DATA EXCERPTS:
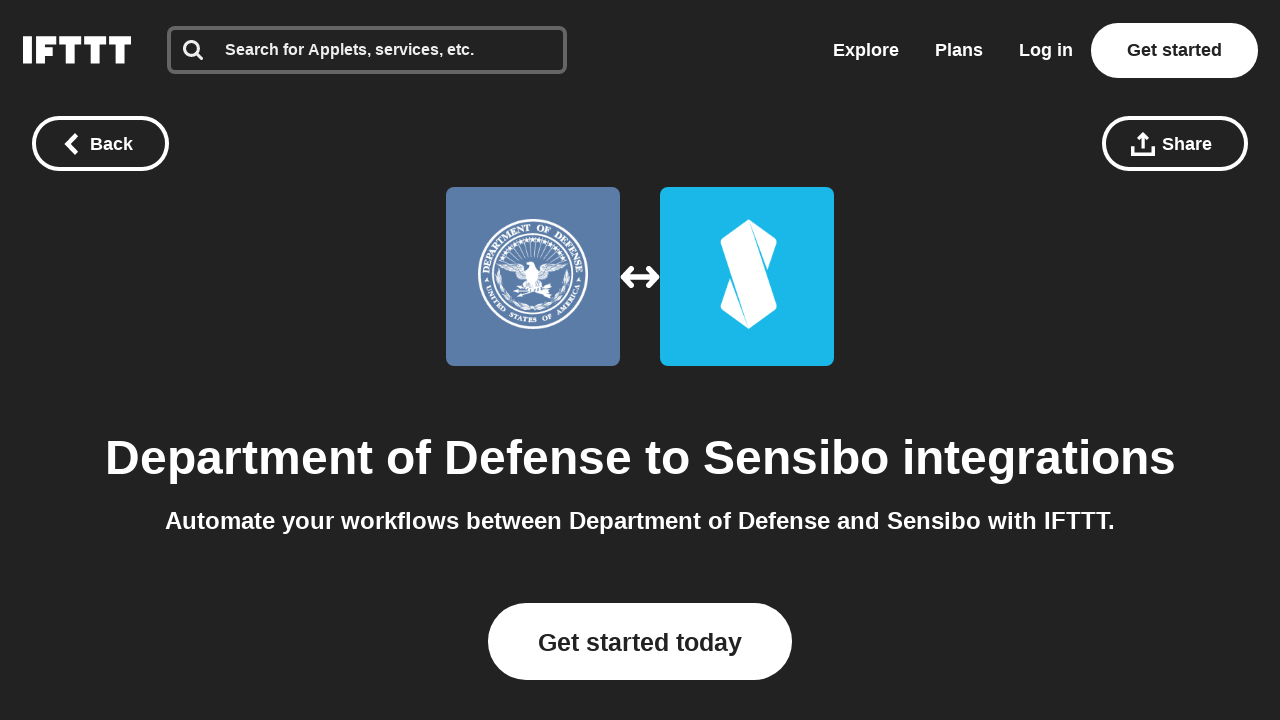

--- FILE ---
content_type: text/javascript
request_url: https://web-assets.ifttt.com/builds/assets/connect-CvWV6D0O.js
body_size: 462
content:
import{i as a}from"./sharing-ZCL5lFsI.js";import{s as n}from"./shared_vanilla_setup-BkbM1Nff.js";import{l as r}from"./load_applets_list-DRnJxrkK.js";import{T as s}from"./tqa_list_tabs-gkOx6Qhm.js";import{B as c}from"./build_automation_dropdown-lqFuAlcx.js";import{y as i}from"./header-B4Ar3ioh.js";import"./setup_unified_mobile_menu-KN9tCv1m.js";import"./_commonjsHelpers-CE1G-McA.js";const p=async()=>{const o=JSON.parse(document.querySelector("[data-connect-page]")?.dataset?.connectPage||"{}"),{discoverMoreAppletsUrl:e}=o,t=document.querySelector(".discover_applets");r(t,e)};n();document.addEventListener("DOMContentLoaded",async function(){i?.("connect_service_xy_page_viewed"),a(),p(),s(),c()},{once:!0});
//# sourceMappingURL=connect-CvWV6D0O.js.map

* * *

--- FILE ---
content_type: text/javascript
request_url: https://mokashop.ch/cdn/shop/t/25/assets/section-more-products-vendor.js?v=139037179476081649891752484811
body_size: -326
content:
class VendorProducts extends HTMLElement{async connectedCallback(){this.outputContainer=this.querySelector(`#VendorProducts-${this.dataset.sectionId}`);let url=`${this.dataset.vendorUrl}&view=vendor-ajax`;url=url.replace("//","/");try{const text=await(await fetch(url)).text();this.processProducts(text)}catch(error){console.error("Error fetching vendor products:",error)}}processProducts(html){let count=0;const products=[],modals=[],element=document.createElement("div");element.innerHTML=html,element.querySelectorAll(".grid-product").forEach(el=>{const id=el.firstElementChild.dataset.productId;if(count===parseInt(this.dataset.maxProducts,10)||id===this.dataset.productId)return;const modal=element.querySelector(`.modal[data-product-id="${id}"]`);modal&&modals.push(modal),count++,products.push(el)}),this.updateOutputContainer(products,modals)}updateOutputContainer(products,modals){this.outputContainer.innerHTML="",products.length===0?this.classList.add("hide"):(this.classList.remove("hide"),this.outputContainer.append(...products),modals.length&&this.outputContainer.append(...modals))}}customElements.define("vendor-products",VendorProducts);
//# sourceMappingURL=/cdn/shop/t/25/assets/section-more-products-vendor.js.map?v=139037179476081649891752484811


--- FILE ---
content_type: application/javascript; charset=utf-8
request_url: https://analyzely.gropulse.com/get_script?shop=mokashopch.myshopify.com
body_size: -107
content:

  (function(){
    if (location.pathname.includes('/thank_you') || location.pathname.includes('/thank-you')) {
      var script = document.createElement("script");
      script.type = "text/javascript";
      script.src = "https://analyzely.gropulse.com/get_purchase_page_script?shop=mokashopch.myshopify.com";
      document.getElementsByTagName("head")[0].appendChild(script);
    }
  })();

ABOUT THIS TASK:
When "javascript" shows up in a line of the material, report that line.

YOUR RESPONSE:
content_type: text/javascript
content_type: text/javascript
content_type: application/javascript; charset=utf-8
      script.type = "text/javascript";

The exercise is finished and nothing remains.